- **TESTO DA LEGGERE**:
MISERIA DEI CATASTROFISTI E DEI DECRESCISTI

Decrescita-felice

C’è una vulgata tra i cosiddetti filosofi ed economisti antisistemici, con la quale civettano anche molti pensatori inseriti nei gangli istituzionali, nazionali e internazionali (vedi Tremonti ed altri),

secondo la quale la responsabilità di questa crisi deriverebbe dalla mancanza di etica della finanza che fa della speculazione esasperata l’unica ragione della sua esistenza, determinando il marcimento dei fondamenti dell’economia reale, quella che produce beni tangibili e ricchezza concreta.

- **ATTIVITÀ DA SVOLGERE**:
A. Nel testo sulla decrescita, da che cosa deriverebbe la responsabilità di questa crisi secondo la vulgata descritta?
B. Aggiorna le voci partendo dall'inizio e terminando con la riga che contiene "Answer: the dog's", sostituendo "orange dog collar" con "orange leather collar" e lasciando invariato tutto il resto. Riporta solo queste righe e lascia fuori le immagini.

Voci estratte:
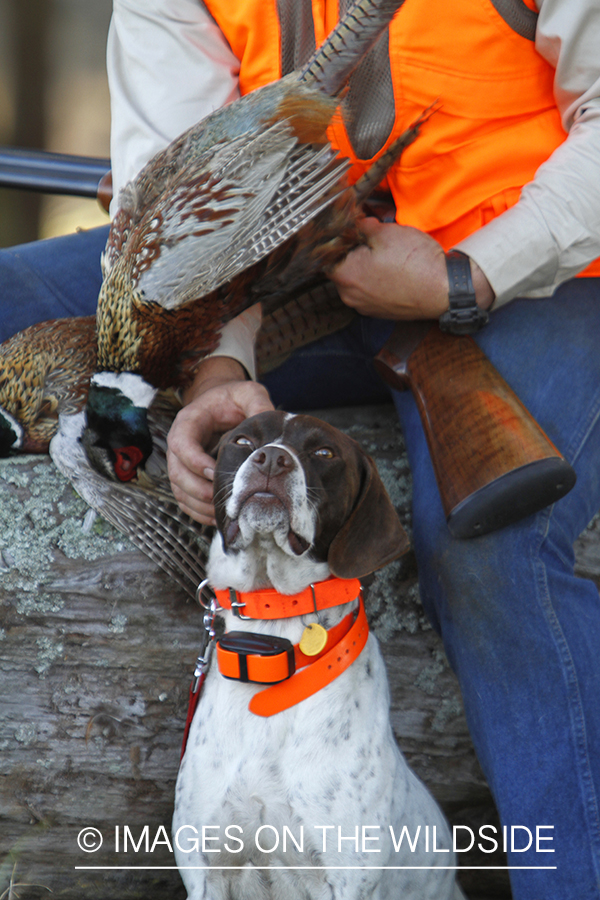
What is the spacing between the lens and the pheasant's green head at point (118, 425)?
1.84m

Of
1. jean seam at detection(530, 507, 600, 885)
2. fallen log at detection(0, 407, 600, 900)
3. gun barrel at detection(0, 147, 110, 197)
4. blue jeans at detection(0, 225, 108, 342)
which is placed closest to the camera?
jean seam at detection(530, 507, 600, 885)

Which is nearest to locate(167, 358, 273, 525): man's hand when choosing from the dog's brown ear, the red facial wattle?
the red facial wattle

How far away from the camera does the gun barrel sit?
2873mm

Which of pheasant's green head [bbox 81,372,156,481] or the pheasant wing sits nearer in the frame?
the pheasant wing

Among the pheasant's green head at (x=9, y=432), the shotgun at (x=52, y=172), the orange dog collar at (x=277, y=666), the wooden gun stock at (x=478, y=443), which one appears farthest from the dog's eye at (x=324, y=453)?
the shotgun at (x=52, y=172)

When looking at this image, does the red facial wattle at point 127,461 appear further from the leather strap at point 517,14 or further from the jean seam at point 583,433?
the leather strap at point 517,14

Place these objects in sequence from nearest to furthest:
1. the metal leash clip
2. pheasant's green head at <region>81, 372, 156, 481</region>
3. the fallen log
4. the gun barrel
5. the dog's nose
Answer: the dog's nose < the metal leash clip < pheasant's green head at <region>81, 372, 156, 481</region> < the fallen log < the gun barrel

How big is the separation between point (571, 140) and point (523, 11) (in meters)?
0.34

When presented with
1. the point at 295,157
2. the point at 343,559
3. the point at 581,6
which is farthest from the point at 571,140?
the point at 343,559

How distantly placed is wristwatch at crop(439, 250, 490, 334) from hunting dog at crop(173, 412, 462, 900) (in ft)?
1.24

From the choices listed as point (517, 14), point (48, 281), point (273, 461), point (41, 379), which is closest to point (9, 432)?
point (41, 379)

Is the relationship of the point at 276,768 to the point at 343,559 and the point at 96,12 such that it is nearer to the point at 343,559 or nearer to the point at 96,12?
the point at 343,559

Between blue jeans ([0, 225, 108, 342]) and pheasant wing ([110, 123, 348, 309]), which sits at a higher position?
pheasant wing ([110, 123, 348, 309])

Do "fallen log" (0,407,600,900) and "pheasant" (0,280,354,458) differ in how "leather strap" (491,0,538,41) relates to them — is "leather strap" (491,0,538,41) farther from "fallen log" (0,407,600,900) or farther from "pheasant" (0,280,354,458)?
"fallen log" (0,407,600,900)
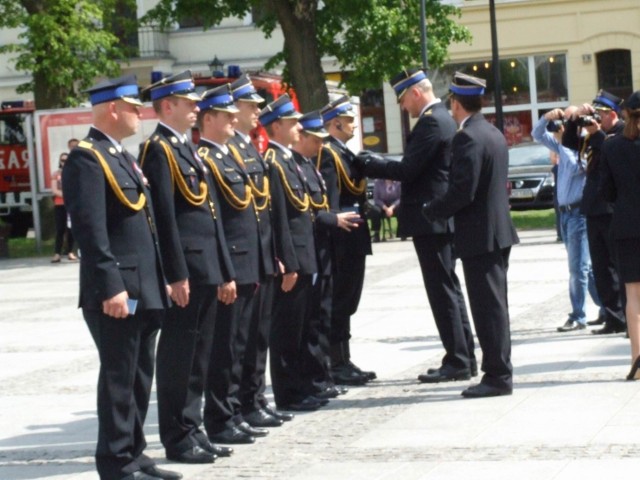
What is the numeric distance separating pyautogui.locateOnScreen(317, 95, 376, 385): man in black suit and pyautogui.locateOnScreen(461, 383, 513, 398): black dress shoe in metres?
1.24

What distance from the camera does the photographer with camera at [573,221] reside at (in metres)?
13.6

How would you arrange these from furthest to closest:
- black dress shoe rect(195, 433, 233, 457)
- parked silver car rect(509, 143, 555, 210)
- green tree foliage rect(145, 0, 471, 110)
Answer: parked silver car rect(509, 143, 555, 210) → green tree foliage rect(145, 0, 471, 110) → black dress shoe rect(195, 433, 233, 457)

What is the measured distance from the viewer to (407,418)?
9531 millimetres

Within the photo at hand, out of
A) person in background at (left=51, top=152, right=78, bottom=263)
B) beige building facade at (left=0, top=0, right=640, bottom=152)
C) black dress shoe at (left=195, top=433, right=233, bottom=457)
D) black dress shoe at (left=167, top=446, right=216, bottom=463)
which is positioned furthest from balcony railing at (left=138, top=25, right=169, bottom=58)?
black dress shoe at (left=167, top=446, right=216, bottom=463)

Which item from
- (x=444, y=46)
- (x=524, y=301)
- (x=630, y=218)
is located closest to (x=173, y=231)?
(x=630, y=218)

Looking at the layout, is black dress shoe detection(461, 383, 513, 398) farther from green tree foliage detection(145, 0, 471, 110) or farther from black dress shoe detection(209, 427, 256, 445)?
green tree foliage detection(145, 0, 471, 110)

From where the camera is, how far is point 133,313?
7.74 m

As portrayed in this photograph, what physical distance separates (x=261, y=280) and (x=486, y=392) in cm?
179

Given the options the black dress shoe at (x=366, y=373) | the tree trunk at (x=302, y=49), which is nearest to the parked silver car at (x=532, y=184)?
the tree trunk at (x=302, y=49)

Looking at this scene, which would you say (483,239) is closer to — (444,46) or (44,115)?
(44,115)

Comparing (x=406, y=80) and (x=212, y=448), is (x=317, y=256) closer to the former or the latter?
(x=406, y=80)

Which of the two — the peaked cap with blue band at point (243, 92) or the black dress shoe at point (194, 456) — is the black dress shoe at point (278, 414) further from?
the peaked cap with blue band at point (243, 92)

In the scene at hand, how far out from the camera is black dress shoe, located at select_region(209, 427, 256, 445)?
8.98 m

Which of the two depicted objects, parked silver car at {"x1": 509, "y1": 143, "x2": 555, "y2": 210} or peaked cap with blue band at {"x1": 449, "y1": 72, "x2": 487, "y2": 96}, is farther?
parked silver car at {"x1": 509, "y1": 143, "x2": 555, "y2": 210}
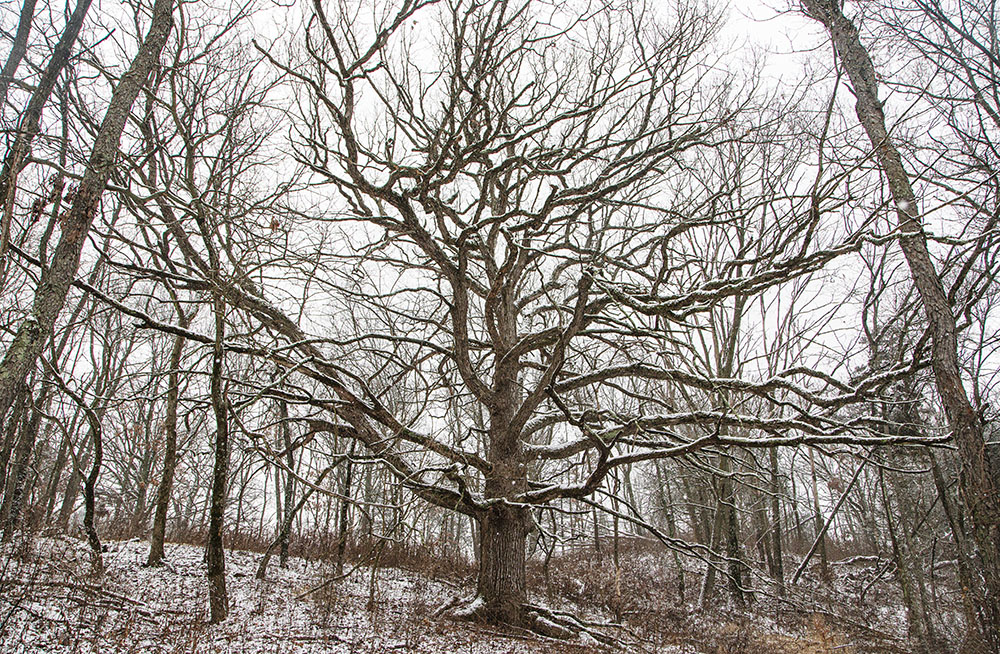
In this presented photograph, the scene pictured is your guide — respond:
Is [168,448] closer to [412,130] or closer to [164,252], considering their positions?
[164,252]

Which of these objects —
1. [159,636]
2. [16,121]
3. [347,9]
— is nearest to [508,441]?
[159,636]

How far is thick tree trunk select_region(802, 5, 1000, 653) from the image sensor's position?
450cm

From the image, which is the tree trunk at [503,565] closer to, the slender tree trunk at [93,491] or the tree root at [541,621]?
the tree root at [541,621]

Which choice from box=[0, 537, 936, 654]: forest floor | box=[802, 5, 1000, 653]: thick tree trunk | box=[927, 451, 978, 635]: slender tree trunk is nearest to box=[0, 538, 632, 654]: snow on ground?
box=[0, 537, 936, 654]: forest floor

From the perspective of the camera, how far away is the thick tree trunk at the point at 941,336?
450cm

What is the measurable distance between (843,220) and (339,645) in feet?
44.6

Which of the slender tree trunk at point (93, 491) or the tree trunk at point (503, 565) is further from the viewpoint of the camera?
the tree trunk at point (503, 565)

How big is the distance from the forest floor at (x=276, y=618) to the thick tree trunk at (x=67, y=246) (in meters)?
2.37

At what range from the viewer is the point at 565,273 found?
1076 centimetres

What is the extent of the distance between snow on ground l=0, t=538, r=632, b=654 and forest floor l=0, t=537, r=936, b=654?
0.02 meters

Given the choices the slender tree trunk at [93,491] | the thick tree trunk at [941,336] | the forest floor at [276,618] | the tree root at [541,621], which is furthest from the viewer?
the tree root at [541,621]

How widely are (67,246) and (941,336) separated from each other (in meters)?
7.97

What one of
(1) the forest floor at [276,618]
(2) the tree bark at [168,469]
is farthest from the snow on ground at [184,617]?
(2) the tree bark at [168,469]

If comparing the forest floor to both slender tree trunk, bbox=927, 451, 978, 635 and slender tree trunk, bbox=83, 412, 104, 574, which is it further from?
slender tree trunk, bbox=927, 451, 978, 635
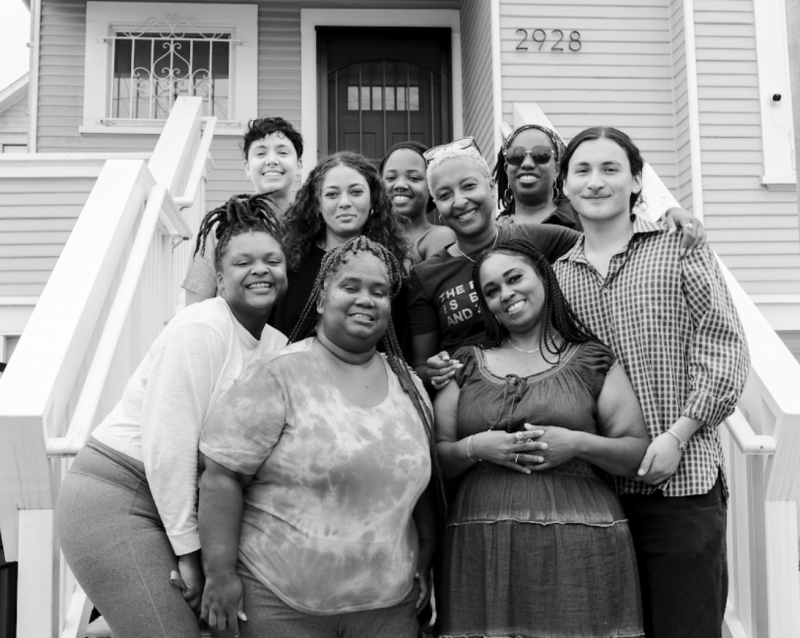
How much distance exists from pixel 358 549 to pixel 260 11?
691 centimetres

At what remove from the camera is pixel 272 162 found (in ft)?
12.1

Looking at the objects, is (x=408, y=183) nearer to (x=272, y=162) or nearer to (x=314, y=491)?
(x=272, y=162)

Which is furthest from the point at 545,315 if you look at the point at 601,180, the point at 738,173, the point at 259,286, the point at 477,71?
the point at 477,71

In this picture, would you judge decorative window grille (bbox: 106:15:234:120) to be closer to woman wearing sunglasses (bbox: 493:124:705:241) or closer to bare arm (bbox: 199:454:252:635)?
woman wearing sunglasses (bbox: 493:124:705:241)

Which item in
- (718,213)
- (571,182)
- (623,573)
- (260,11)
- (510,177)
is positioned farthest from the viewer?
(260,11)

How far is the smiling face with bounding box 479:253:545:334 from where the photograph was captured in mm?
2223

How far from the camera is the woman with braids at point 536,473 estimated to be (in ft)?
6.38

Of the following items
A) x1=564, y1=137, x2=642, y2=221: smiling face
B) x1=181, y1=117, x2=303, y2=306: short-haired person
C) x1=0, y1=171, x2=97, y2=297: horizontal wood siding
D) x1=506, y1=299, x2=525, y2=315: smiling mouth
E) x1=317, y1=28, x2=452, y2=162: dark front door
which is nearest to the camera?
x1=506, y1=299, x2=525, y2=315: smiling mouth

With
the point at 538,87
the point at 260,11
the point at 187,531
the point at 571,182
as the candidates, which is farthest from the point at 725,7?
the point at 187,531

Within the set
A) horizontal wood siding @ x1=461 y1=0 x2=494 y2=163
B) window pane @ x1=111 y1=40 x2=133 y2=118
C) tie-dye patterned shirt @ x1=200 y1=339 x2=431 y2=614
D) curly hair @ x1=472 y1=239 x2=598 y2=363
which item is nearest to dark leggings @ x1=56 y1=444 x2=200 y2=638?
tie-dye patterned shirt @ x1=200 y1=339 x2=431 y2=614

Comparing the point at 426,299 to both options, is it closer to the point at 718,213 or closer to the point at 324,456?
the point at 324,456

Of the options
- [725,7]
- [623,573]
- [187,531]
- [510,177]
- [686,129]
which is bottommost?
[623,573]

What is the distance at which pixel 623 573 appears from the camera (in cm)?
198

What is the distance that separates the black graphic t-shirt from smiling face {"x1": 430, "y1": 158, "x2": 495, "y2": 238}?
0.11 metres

- **RISPOSTE SCRITTE**:
A. Dalla mancanza di etica della finanza, che fa della speculazione esasperata l'unica ragione della sua esistenza.

B.
What is the spacing between the lens and the pheasant's green head at point (118, 425)?
1.84m

Of
1. jean seam at detection(530, 507, 600, 885)
2. fallen log at detection(0, 407, 600, 900)
3. gun barrel at detection(0, 147, 110, 197)
4. blue jeans at detection(0, 225, 108, 342)
which is placed closest to the camera?
jean seam at detection(530, 507, 600, 885)

Which is nearest to locate(167, 358, 273, 525): man's hand when choosing from the dog's brown ear, the red facial wattle?
the red facial wattle

How far away from the camera does the gun barrel sit?
2873mm

Which of pheasant's green head [bbox 81,372,156,481] or the pheasant wing sits nearer in the frame?
the pheasant wing

Among the pheasant's green head at (x=9, y=432), the shotgun at (x=52, y=172), the orange leather collar at (x=277, y=666), the wooden gun stock at (x=478, y=443), which one appears farthest from the dog's eye at (x=324, y=453)?
the shotgun at (x=52, y=172)

When looking at this image, does the red facial wattle at point 127,461 appear further from the leather strap at point 517,14 or further from the jean seam at point 583,433?
the leather strap at point 517,14

Place these objects in sequence from nearest to furthest:
1. the metal leash clip
2. pheasant's green head at <region>81, 372, 156, 481</region>
3. the fallen log
4. the gun barrel
5. the dog's nose
Answer: the dog's nose < the metal leash clip < pheasant's green head at <region>81, 372, 156, 481</region> < the fallen log < the gun barrel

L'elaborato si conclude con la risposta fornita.